- **TASK ITEM**
Reproduce word for word the section of the Pammi Somal biography below that starts at "In the 1990s, she" and stops after "Kabse (September 2011).".

- **TEXT SEGMENT**
=== Section Start ===
= Pammi Somal =

Indian filmmaker and journalist

Pammi Somal (born 3 October 1955) is an Indian filmmaker and Bollywood journalist.

==Biography==
Pammi Somal studied at Carmel Convent in Chandigarh and earned a Masters in Sociology from Punjab University. After moving to Mumbai, she earned a diplomas in Mass Communication & Journalism, as well as in Creative Writing.
She has a master's degree in Reiki along with a degree in Silva Mind Method and Law of Attraction.

Somal has written for various Bollywood magazines and has served as Assistant Editor with Cine Blitz for many years.

In the 1990s, she started writing scripts for television serials and launched a magazine Cafe Celeb in 2003. After functioning as the CEO of a corporate house and President – Business Development for a Singapore-based media company, she started her own production company, Creative Steps Productions, in 2006.
Since then, she has produced, written and directed two films: Mummy Punjabi (August 2011) and Na Jaane Kabse (September 2011).
=== Section End ===
- **EXTRACTED INFORMATION**
=== Section Start ===
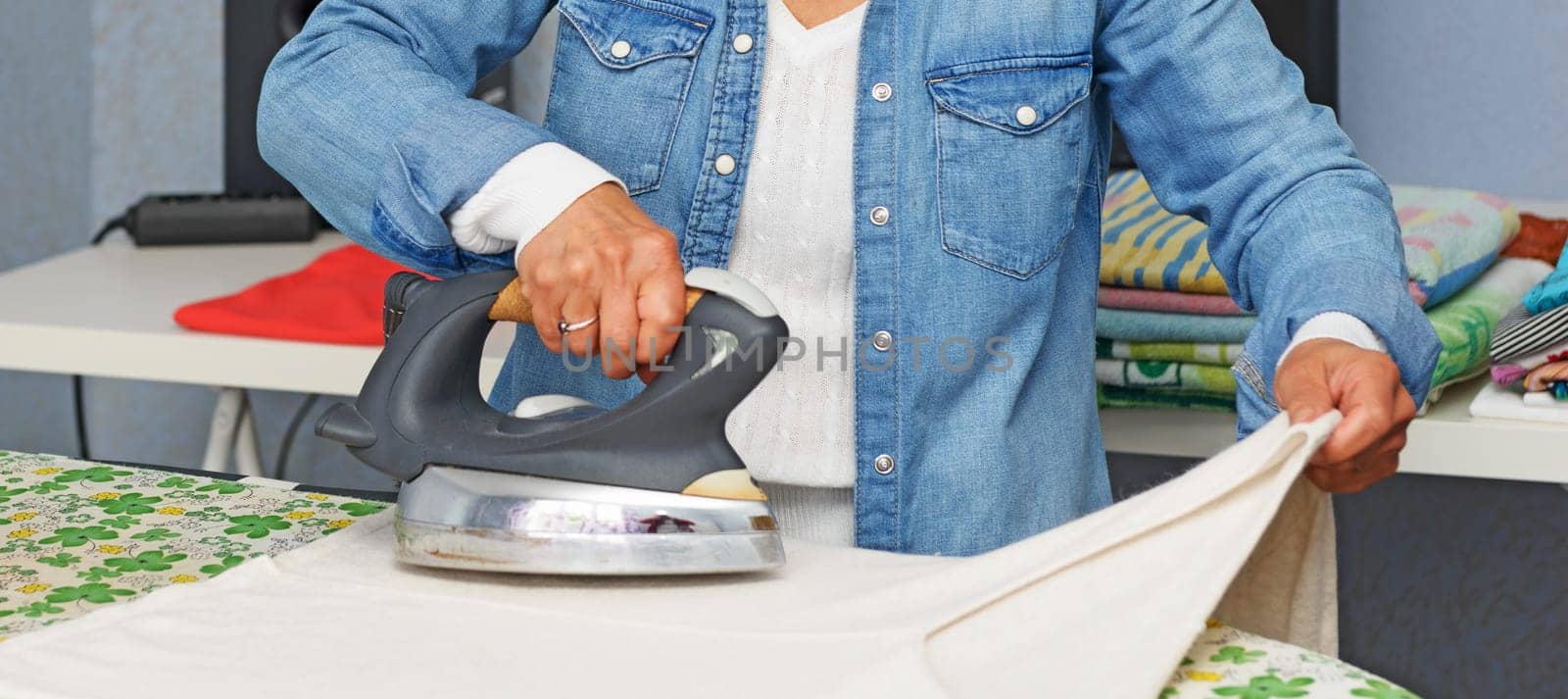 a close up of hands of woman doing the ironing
=== Section End ===
=== Section Start ===
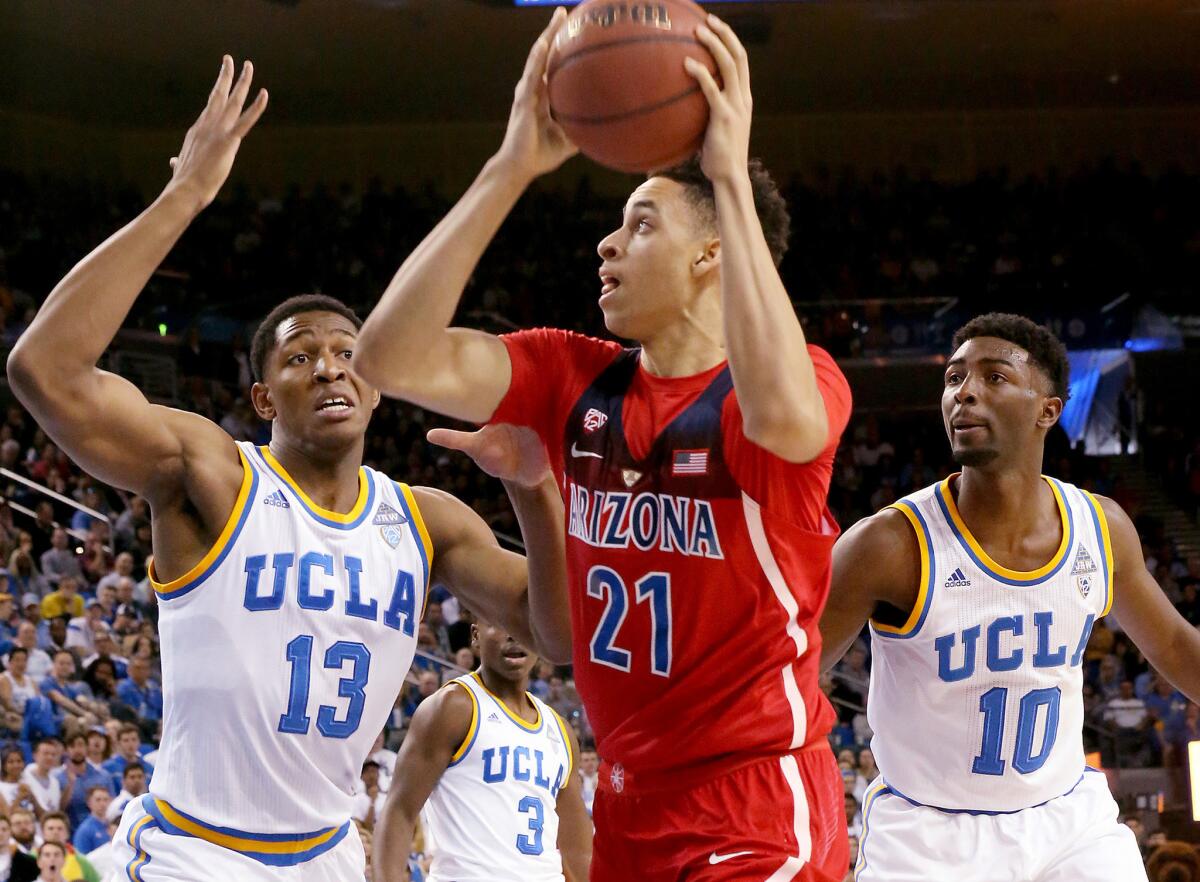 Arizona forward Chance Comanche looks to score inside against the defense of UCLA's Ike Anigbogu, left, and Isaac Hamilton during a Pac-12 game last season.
=== Section End ===
- **EXERCISE RESPONSE**
In the 1990s, she started writing scripts for television serials and launched a magazine Cafe Celeb in 2003. After functioning as the CEO of a corporate house and President – Business Development for a Singapore-based media company, she started her own production company, Creative Steps Productions, in 2006.
Since then, she has produced, written and directed two films: Mummy Punjabi (August 2011) and Na Jaane Kabse (September 2011).